Günther fordert Verbot von Sozialen Medien für Unter-16-Jährige

    Junge Frau mit Smartphone (Archiv) / Foto: über dts Nachrichtenagentur

    Schleswig-Holsteins Ministerpräsident Daniel Günther (CDU) macht sich für ein Verbot von Tiktok, Instagram und Facebook für Unter-16-Jährige stark. "Als Staat haben wir unsere Schutzfunktion in den vergangenen Jahren wirklich vernachlässigt", sagte er der "Bild am Sonntag". Es sei höchste Zeit, dass ein Paradigmenwechsel eingeleitet und alles getan werde, "damit Unter-16-Jährige wirklich Tiktok-frei, überhaupt frei von Social Media in unserer Gesellschaft aufwachsen können". In einem Leitantrag fordert sein Landesverband ein Verbot von Sozialen Medien für Kinder und Jugendliche sowie eine stärkere Kontrolle der Plattformen insgesamt. Dieser soll am 17. Juni beschlossen werden und ein Ausgangspunkt für eine bundesweite Regelung sein.
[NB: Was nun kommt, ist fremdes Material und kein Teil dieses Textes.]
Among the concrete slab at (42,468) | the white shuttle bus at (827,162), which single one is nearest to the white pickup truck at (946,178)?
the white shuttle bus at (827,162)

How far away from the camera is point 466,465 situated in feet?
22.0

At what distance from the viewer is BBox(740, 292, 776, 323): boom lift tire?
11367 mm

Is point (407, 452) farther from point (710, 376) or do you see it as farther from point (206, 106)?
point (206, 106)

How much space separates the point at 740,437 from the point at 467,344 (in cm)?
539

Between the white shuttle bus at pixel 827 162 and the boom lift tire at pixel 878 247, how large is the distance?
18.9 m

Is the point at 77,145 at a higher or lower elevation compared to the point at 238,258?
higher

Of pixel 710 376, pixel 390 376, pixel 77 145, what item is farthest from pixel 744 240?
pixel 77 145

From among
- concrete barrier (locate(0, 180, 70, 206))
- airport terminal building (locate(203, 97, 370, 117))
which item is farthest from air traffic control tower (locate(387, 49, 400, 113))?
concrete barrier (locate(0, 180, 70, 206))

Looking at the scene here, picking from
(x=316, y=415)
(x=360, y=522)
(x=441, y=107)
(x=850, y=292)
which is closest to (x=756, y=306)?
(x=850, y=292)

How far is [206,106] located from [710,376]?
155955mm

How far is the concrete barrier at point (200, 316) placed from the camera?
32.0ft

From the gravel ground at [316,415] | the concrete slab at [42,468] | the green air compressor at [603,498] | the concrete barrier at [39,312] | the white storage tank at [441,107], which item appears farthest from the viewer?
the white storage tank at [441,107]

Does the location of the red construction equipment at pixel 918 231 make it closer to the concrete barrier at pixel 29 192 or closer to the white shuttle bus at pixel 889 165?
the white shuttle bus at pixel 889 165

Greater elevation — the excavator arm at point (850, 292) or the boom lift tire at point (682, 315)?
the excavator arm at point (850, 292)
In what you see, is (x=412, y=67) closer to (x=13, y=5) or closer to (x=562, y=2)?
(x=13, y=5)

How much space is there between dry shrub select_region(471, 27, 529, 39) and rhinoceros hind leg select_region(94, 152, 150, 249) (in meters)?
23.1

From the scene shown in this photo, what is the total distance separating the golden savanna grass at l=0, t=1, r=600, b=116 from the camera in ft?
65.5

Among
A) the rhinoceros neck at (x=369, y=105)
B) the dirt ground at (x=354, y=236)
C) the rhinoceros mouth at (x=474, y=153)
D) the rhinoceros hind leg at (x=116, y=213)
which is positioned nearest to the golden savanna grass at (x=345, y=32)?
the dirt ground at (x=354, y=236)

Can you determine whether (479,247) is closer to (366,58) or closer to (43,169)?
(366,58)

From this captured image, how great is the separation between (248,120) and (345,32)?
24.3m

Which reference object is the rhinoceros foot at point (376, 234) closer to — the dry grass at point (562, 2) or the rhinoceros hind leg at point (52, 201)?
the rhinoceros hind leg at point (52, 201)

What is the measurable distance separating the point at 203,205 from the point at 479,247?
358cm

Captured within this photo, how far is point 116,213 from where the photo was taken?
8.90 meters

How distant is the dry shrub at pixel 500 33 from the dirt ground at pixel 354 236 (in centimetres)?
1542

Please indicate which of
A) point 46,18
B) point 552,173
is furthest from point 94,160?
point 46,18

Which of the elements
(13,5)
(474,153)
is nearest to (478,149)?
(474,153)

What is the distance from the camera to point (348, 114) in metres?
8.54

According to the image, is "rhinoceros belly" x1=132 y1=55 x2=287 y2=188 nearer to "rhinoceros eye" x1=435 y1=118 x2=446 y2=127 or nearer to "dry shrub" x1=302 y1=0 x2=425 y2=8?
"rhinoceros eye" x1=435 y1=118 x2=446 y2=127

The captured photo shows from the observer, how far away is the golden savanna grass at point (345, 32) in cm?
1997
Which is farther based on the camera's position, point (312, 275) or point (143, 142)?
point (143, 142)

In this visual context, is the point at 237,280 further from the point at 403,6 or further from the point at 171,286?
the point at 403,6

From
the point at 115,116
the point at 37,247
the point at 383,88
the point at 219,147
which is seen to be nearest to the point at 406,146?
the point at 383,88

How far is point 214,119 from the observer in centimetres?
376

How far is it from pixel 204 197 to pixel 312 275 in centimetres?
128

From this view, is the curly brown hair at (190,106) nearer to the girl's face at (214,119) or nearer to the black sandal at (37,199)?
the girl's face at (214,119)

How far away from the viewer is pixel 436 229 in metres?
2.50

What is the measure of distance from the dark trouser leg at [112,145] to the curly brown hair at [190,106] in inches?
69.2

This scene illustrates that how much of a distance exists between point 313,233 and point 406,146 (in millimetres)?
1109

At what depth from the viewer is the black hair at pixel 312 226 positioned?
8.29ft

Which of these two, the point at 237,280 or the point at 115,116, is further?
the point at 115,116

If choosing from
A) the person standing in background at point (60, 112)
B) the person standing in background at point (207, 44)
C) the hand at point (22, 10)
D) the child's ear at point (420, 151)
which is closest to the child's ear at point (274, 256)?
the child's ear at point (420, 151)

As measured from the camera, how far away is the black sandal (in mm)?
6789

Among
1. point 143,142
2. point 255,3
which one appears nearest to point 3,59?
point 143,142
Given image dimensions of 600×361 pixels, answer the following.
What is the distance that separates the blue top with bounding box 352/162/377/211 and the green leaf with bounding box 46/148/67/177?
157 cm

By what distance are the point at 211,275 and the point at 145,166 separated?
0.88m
    Günther begründet seinen Vorstoß mit den negativen Auswirkungen auf die Jugendlichen und die Gesellschaft. "Soziale Medien bringen bei mangelnder Kontrolle Kinder mit Dingen in Kontakt, die gewaltverherrlichend sind, die sexualisierte Gewalt zeigen und die Fake News verbreiten", sagte er. Die Kinder würden massiv überfordert. "Eltern haben keine Möglichkeit mehr, überhaupt herauszufinden, was ihre Kinder alles über sich ergehen lassen müssen."